My (now) 2 year old eats sparingly and is very picky. Chicken nuggets are almost a daily thing. She currently refuses to put anything green in her mouth but we’re working on it. She is the light of my life and I do the best I can. And I love myself for that. Perfectionism can only go one of two ways when you become a mother. Take a back seat or drive you batshit crazy. I chose to give it the backseat.
I’m glad everyday that I had figured out how to know my self-worth in ways that weren’t tied to how I look, before I had kids. I’m grateful for the experiences of the last 3 years because it forced me to dive deeper into what I really want my life to be about. I’m still taking care of my health in the best ways I know possible, I just don’t worry about what the scale is doing while I’m living my life. I focus instead on how I can feel good while living – keeping my energy levels high and my mind clear, my mood stable. I give myself as much time as I can for self-care, even though it isn’t my first priority anymore. I keep my kid as healthy as I can without creating WWIII and I’m good with that.

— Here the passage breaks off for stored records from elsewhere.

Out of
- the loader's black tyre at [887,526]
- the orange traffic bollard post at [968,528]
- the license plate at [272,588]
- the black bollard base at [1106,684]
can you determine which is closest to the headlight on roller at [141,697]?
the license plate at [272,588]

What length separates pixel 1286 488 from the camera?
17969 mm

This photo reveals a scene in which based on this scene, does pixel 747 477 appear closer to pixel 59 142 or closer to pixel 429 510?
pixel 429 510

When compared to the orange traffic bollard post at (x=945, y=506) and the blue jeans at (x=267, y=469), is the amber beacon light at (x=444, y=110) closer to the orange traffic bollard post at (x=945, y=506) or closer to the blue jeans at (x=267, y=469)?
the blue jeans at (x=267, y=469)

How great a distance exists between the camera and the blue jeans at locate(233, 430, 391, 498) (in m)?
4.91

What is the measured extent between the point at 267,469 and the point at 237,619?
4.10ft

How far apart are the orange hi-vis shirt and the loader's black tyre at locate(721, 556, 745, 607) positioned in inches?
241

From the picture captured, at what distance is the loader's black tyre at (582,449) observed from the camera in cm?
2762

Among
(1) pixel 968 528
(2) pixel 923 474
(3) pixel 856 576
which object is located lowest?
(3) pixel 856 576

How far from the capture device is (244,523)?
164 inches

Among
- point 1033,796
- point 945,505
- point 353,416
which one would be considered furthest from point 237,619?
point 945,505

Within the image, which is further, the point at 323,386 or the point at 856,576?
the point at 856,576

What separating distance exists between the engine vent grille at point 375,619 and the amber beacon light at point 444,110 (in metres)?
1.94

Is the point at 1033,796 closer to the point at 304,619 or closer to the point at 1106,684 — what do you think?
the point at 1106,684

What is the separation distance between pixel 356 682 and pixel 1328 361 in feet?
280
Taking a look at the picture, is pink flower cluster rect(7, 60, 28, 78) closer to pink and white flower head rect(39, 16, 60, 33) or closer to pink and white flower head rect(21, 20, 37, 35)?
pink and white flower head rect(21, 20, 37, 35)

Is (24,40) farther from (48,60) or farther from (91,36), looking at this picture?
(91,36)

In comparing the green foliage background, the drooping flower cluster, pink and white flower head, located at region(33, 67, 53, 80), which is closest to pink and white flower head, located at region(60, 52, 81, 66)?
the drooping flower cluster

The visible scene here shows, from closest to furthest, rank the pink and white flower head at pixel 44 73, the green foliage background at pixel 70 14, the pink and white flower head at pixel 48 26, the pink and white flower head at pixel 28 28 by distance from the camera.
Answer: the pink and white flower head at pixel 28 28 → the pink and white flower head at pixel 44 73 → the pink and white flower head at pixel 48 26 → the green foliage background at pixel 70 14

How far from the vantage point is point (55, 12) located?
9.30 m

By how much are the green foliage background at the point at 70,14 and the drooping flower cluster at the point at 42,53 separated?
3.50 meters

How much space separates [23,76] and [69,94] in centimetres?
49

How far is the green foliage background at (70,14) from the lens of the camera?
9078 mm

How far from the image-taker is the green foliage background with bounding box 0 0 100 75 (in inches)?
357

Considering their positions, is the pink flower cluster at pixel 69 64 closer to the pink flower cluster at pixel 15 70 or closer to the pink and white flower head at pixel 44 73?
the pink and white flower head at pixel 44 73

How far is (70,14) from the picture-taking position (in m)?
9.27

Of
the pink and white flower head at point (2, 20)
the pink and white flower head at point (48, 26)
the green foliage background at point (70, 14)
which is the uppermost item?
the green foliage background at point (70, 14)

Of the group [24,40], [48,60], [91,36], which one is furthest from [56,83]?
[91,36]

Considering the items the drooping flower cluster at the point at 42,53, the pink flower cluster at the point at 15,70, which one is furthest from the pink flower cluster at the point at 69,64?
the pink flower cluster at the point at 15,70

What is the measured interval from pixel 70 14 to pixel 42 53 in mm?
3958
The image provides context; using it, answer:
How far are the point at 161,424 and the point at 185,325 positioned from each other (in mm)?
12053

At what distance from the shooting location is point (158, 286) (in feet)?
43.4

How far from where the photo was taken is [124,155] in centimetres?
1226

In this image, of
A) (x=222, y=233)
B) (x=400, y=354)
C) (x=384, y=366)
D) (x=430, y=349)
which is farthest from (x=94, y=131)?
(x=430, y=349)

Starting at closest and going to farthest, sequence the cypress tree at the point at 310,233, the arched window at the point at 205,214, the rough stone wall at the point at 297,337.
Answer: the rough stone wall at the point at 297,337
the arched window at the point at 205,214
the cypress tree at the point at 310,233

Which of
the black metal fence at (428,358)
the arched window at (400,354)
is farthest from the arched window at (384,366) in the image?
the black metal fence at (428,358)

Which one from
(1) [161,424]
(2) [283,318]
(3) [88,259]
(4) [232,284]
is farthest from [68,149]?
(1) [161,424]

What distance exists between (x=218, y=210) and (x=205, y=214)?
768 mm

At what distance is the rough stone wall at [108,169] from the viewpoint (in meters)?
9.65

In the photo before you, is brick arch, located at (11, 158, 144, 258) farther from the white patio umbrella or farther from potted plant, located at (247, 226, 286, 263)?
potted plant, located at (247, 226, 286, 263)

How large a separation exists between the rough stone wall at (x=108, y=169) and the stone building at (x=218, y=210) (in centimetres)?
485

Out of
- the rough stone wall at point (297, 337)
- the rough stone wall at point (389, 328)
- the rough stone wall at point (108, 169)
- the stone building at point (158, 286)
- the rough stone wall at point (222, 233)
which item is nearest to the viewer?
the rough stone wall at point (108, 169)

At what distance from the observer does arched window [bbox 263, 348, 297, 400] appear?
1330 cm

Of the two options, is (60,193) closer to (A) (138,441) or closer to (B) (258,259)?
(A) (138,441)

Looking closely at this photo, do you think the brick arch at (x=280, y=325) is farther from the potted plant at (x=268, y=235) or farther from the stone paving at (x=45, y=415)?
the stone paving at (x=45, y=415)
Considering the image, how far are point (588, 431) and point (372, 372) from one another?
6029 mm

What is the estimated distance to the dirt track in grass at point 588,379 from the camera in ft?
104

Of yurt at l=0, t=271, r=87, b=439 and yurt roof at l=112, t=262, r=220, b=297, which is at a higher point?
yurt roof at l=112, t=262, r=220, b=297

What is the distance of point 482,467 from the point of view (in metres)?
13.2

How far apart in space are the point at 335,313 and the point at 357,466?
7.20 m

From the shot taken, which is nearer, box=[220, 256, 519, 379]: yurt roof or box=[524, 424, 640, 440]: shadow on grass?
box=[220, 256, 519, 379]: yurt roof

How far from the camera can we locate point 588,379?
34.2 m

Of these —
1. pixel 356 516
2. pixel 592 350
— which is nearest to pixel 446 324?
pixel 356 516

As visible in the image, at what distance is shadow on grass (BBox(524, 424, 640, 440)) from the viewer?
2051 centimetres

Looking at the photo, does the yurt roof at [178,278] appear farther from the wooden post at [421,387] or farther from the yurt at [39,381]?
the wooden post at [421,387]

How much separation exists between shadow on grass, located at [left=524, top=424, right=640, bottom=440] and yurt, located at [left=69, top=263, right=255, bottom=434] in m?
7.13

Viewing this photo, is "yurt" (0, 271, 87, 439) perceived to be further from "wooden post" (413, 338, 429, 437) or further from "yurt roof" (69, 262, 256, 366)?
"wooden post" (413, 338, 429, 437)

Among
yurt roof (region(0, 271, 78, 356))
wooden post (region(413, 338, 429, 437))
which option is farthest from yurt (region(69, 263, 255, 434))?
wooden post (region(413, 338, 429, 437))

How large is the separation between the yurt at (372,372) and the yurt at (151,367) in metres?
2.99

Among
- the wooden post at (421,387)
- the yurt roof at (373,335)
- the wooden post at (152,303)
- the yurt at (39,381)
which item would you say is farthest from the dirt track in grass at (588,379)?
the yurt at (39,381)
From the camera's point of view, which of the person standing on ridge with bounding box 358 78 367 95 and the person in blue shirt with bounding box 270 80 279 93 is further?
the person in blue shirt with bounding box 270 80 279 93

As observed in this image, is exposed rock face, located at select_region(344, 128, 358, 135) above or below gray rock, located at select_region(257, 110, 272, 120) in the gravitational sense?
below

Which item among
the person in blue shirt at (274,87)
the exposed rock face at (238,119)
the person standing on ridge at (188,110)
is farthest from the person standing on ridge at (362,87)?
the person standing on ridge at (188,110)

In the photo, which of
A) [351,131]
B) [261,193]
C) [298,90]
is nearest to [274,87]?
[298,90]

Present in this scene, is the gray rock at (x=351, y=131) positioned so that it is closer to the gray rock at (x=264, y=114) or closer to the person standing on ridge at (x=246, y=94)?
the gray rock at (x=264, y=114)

Baby girl 2 is still breastfeeding. She won’t take a bottle even though I sincerely wish she would. And I’ve adjusted. I’m not in charge anymore, and usually, I’m good with that. There’s a lot of life to be lived between the vision and the reality. And I’m too happy being with what is to worry about what I thought it was going to be like. Most of the time 🙂 I’d rather have my mind space free than have my life be perfect. I’d rather feel strong than be the perfect size. Love it while you work on it is my motto now.
Sara Bowman is a full-time mother, yogi, life coach and the creator of the Body Confident program. She landed back in her sweet little hometown of Bloomsburg, PA with her partner and two daughters after spending a decade wandering around to find herself. She has extensive training in yoga, meditation, nutrition and mindset work. Her mission is to help women love living in their bodies.
When she’s not busy chasing her energetic toddler or snuggling with her baby, you might find Sara taking long walks, playing at the local creek or even occasionally painting, which is what she actually went to college for. One of her favorite movies Chocolat and she loves to eat excellent chocolate as much as she loves drinking her green juice. Deep conversations, laying in the grass and dance parties with her daughter also make her very happy.